Directive =
Exact copies are required of the lines from the line containing "How far away" through the final line of the listing, both included, and of no other lines.

** Start of Provided records **

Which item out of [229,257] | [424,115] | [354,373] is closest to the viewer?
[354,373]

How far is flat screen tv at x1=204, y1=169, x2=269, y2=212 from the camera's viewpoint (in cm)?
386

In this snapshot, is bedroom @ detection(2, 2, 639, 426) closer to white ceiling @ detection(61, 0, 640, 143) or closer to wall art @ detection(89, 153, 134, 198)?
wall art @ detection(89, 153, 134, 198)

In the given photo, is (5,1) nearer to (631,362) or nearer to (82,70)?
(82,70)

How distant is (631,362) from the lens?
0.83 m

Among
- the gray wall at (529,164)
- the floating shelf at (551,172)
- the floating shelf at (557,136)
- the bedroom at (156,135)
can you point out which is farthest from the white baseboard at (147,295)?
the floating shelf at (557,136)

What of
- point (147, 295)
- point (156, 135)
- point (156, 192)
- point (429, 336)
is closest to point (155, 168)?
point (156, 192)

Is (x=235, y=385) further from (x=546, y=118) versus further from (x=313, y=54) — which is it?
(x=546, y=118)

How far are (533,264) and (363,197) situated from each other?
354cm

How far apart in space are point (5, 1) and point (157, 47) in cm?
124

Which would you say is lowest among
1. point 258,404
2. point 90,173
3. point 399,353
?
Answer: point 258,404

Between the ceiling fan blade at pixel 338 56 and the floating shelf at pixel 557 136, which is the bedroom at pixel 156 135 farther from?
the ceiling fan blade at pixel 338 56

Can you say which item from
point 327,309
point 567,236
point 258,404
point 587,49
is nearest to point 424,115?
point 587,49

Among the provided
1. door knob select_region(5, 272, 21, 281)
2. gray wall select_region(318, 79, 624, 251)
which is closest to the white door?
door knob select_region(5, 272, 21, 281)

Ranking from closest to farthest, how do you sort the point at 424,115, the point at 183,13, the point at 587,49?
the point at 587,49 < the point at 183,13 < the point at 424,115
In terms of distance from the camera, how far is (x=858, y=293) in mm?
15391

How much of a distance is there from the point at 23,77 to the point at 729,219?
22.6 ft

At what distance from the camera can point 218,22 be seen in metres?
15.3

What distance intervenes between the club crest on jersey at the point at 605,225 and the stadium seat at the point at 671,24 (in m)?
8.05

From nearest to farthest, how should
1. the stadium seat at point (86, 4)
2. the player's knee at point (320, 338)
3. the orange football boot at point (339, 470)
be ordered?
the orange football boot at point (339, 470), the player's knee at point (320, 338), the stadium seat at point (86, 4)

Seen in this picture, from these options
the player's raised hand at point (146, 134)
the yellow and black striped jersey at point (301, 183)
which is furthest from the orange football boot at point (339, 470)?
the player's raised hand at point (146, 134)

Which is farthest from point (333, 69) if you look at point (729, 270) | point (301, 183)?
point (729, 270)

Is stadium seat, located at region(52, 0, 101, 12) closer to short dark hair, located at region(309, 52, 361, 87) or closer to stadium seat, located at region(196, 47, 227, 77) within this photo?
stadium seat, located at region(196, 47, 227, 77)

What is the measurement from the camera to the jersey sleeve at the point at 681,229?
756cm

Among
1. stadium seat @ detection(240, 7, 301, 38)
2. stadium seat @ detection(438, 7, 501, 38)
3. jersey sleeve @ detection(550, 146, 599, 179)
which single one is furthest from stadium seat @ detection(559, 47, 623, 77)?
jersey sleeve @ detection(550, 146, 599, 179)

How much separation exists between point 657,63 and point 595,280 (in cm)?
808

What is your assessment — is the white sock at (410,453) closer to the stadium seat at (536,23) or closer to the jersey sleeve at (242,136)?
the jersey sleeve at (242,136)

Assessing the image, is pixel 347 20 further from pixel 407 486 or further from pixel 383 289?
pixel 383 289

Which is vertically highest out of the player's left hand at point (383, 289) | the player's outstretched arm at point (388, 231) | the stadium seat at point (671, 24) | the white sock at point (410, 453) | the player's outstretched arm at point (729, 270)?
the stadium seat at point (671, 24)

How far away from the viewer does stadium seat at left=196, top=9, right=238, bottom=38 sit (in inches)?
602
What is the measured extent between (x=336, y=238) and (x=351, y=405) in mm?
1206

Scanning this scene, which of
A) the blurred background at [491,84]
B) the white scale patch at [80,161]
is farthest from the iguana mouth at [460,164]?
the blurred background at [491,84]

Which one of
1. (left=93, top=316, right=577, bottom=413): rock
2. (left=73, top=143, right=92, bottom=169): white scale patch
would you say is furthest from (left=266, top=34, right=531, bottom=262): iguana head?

** End of Provided records **

Exercise output =
How far away from the viewer does stadium seat at left=196, top=9, right=238, bottom=38 sit (in inches)?
602
What is the measured extent between (x=336, y=238) and (x=351, y=405) in mm?
1206

Scanning this scene, which of
A) the blurred background at [491,84]
B) the white scale patch at [80,161]
is farthest from the iguana mouth at [460,164]?
the blurred background at [491,84]

Which one of
1. (left=93, top=316, right=577, bottom=413): rock
2. (left=73, top=143, right=92, bottom=169): white scale patch
would you say is furthest from (left=266, top=34, right=531, bottom=262): iguana head?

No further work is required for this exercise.